Tags: Enterey, FDA, 483 FDA Warning Letter, Inspection Management, Inspection Readiness, Inspection Management Systems, IMS, Mark Tucker

The Importance of Scheduling Facility Maintenance Shutdowns

Posted by Tita Tavares on Fri, Dec 09, 2011 @ 11:30 AM

We’re all aware that we need to perform periodic recommended maintenance on our vehicles, such as oil changes for our cars every 3000 miles. What’s the worst that can happen if we skip these?  A potentially hefty repair bill at the mechanic shop if not caught in good time, or the worst case scenario – the annoyance of a breakdown on the side of the road.

 
 Facility Shut Down  
 

Similar to our cars, manufacturing facilities require periodic maintenance.  Most facilities are shutdown every 6-18 months to perform preventative maintenance or repair tasks on facility and utility systems.  What’s the worst that can happen if these are skipped?  There’s probably no significant damage to systems if caught in relatively short time.  But despite the low risk, there is a possibility of failure of equipment and systems when operating outside of the manufacturers’ recommended maintenance intervals.  These repairs can cost a significant amount of money, cause facility downtime, and most importantly potential contamination or loss of product. Most importantly, it will also require a resource draining assessment of the impact to manufacturing processes and products.  

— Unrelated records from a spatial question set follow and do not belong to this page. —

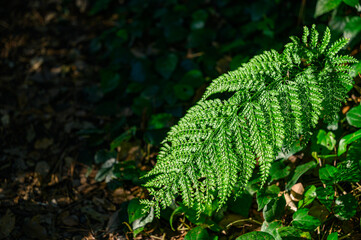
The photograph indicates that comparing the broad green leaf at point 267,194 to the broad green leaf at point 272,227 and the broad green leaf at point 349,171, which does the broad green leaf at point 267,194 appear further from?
the broad green leaf at point 349,171

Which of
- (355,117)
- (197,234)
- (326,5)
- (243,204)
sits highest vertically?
(326,5)

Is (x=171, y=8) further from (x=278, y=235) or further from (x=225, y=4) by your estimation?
(x=278, y=235)

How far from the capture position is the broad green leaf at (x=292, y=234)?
5.99ft

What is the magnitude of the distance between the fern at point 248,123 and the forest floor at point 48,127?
0.88 m

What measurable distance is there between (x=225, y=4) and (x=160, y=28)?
881 mm

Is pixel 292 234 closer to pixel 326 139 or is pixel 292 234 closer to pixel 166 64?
pixel 326 139

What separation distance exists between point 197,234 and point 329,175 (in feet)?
3.19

Knowing this, the U.S. Food and Drug Administration requires that facilities and equipment be maintained and kept in good repair in 21 Code of Federal Regulations (CFR) Part 110.  One manufacturer, a pharmaceutical manufacturing facility in North Carolina, who ignored this warning learned the hard way when in November of 2007, they underwent an inspection by the FDA.  The inspector found environmental monitoring excursions in the purified water loop dating back to February and March of 2007 – eight months earlier. 

While the company noted that a modification to the purified water loop would correct the problem, the necessary parts had not been ordered or installed.  In fact, the company waited until June 2008, during the plant’s semi-annual plant maintenance shutdown, to install it.  In the meantime, production was compromised by this and other issues which they failed to address or rectify.

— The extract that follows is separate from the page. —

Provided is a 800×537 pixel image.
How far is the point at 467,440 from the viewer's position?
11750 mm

As a result of this and other significant violations, the FDA issued a warning letter and advised the company to take prompt action to correct all deviations. Failure to do so would result in regulatory action including seizure and/or injunction.

Had this company taken the necessary steps to schedule the maintenance and modification of their purified water loop during their annual or semi-annual plant maintenance shutdowns, they could have identified issues causing the environmental excursions, then successfully taken corrective action.  Their inspection would have gone smoother and they could have avoided receiving the dreaded “483 - FDA Warning Letter” and the prospect of fines, penalties and expensive repairs.

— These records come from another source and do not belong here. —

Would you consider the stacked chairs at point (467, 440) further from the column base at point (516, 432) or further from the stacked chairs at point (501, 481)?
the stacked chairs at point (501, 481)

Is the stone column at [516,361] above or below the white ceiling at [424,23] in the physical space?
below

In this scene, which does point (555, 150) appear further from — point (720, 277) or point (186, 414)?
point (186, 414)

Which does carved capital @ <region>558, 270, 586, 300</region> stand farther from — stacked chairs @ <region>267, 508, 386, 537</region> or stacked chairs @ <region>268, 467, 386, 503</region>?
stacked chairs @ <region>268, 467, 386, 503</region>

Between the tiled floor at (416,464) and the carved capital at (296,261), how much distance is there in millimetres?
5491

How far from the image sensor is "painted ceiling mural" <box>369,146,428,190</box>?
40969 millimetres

Most importantly, they would not have compromised their manufacturing facility with potential contaminants which could lead to risks for patients, loss of contracts, the destruction of inventory, and a public relations nightmare.

By scheduling periodic facility maintenance shutdowns, complete preventative maintenance designed to improve equipment life can be performed along with any modifications and system updates.  With the appropriate time afforded for a shutdown, operations can be expected to run at the greatest efficiency, eliminating or minimizing the need for unplanned facility downtime.

To ensure the longevity of your operations, schedule your facility maintenance shutdowns. You’ll sleep better knowing that all systems are on track.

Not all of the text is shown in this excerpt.